THINGS TO DO:
1. Translate this sentence from the passage on US business-method patents below into French: "It should be noted that there are no express statutory exclusions from patentability in the US such as are contained in Article 52 of the European Patent Convention."
2. In the passage on US business-method patents below, by what majority did the en banc CAFC reject the appeal in Bilski?
3. Resume the passage on US business-method patents below, picking up after its final sentence.

PAGE EXCERPT:
-- Begin --

Since the 1998 decision of the US Court of Appeals for the Federal Circuit (CAFC) in State Street Bank & Trust Co v Signature Financial Group Inc  47 USPQ 2d 1956 (Fed Cir) (State Street), which held that there was no statutory basis for the previous case law exclusion of business methods from patentability, the US has been regarded as having a very generous approach to the patentability of business methods. Although State Street required use of a computer, methods not tied to any kind of "technological" means of implementation have been held to be patentable provided they meet the standard tests of novelty and non-obviousness. The US statutory basis for patentability is section 101 of the patent statute (35 USC), which provides:
"Whoever invents or discovers any new and useful process, machine, manufacture, or composition of matter, or any new and useful improvement thereof, may obtain a patent therefor, subject to the conditions and requirements of this title."
It should be noted that there are no express statutory exclusions from patentability in the US such as are contained in Article 52 of the European Patent Convention. There are exclusions created by case law, such as abstract ideas, laws of nature and natural phenomena, but the scope of section 101 is always open to Supreme Court interpretation so exclusions can change. The general principle to be applied to the determination of the scope of patentability was said by the Supreme Court in Diamond v Chackrabarty 447 US 303 (1980) to be that Congress had intended patentable subject matter to "include anything under the sun that is made by man." One example is computer programs: in early cases these were treated as unpatentable algorithms but this approach changed with the Supreme Court decision in Diamond v Diehr 450 US 175 (1981) (Diehr). In that case, which involved use of a computer controlled process for the curing of rubber using a reiterative algorithm, the Supreme Court drew a distinction between those claims that sought to pre-empt the use of a fundamental principle (such as a mathematical algorithm), and claims that sought only to foreclose others from using a particular application of that fundamental principle.
Bilski – CAFC
The wide scope for patenting business methods that prevailed after State Street was severely narrowed in 2008 by the en banc decision of the CAFC in In re Bilski 545 F. 3d 943 (Fed. Cir. 2008) (Bilski). The patent application, which related to a method of hedging commodities transactions which did not include any use of a computer or other machine, was refused by the US Patent and Trademark Office on the basis that no physical transformation was involved. The applicant appealed to the CAFC which, after hearing oral argument with a normal three judge panel, announced that there would be an en banc review of the standards for determining whether a claimed process is patent-eligible subject matter. By a majority of eight to one it rejected the appeal.

-- End --

DATASET:

-- Begin --

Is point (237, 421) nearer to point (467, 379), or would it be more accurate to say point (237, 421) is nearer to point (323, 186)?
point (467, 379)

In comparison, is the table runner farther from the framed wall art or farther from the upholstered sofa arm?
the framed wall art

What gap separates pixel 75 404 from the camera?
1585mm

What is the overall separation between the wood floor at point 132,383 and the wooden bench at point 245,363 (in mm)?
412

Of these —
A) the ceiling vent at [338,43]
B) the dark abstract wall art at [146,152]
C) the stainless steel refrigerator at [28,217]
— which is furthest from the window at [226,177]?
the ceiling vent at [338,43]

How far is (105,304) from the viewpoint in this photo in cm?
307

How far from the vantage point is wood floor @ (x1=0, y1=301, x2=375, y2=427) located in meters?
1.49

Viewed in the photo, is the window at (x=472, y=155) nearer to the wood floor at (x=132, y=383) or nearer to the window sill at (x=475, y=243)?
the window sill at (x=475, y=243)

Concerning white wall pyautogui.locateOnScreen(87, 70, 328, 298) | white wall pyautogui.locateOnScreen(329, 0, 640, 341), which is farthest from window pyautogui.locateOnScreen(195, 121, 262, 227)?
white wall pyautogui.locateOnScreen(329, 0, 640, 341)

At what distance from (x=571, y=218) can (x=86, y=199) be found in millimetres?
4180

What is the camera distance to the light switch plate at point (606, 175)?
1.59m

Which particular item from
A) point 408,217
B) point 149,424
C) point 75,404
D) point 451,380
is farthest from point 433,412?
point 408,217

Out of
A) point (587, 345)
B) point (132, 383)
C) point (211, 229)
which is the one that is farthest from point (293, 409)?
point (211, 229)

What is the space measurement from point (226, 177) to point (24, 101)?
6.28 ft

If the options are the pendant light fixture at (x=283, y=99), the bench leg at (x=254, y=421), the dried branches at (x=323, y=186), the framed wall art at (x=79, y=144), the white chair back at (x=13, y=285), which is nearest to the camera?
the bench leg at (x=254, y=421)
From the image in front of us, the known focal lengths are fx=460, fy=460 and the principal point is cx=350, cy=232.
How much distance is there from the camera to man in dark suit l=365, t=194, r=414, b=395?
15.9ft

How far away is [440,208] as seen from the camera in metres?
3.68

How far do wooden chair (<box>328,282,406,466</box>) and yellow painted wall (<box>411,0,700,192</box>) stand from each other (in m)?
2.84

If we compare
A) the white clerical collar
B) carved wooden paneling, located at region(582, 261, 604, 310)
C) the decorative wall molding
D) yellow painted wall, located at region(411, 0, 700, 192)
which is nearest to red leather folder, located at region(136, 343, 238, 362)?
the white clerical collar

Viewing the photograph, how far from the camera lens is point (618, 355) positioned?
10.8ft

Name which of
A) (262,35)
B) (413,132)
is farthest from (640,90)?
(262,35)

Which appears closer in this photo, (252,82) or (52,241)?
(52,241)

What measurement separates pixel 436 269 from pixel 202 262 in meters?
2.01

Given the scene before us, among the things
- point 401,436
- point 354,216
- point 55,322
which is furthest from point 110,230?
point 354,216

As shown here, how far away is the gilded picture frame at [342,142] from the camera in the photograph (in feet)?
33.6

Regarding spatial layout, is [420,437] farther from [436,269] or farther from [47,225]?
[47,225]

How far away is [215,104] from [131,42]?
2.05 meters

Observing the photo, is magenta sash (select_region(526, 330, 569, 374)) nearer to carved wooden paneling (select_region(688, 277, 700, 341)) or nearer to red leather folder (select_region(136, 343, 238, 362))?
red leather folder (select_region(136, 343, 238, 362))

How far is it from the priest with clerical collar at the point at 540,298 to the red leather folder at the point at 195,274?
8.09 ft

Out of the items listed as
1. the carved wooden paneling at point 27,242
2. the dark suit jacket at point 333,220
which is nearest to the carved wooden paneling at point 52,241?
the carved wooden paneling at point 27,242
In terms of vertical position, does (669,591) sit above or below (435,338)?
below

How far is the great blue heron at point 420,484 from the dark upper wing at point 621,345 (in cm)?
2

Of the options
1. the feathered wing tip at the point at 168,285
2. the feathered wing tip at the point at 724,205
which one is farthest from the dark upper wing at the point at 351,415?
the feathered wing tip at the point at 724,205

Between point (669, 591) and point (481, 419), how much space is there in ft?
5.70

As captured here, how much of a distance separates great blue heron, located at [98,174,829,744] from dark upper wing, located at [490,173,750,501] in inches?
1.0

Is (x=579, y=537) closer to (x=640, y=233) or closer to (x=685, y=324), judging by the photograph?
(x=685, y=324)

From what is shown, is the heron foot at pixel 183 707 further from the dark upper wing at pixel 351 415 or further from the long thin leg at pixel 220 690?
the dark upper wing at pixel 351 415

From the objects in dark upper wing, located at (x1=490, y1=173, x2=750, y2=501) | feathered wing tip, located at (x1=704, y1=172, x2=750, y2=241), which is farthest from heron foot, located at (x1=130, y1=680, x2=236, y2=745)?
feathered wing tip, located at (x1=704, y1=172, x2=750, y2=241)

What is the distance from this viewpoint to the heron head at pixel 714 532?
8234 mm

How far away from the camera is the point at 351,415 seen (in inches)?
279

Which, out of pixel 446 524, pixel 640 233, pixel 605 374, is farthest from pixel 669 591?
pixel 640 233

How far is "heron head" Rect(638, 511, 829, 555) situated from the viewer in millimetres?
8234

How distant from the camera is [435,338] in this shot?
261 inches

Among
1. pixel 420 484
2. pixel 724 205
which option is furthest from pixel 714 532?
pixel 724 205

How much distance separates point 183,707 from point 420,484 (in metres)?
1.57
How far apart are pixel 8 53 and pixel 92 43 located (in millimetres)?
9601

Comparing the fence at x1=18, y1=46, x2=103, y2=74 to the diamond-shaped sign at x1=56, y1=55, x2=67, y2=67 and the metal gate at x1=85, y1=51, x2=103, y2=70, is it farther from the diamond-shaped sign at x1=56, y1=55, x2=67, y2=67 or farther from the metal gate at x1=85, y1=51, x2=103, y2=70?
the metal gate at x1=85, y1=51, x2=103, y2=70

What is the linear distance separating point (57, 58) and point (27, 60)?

-- End --

THE RESPONSES:
1. Il convient de noter qu'il n'existe aux États-Unis aucune exclusion légale expresse de la brevetabilité telle que celles figurant à l'article 52 de la Convention sur le brevet européen.

2. Eight to one.

3.
Defining a patentable process
This invention could only come into the category of new and useful processes under section 101. However, the meaning of the term "process" in the statute had to be interpreted in accordance with Supreme Court law, which had held it was narrower than the ordinary dictionary definition and excluded certain fundamental principles, namely laws of nature, natural phenomena and abstract ideas. In order to distinguish between such unpatentable principles and patentable subject matter, the Supreme Court test in Diehr was to examine the claims to see whether they pre-empted all uses of such fundamental principles (unpatentable) or covered only specific, particular uses of such principles (potentially patentable). While this principle was itself clear, its application to specific claims was not usually straightforward. The Diehr court relied on the earlier Supreme Court decision in Gottschalk v Benson, 409 U.S. 63 (1972) (“Benson”), which set out a definitive test to determine whether a process claim was tailored narrowly enough to encompass only a particular application of a fundamental principle, rather than to pre-empt the principle itself. Under this test, a claimed process was patent-eligible if one of the following two conditions was met:
The process claim was tied to a particular machine or apparatus, or
The process claim transformed a particular article into a different state or thing.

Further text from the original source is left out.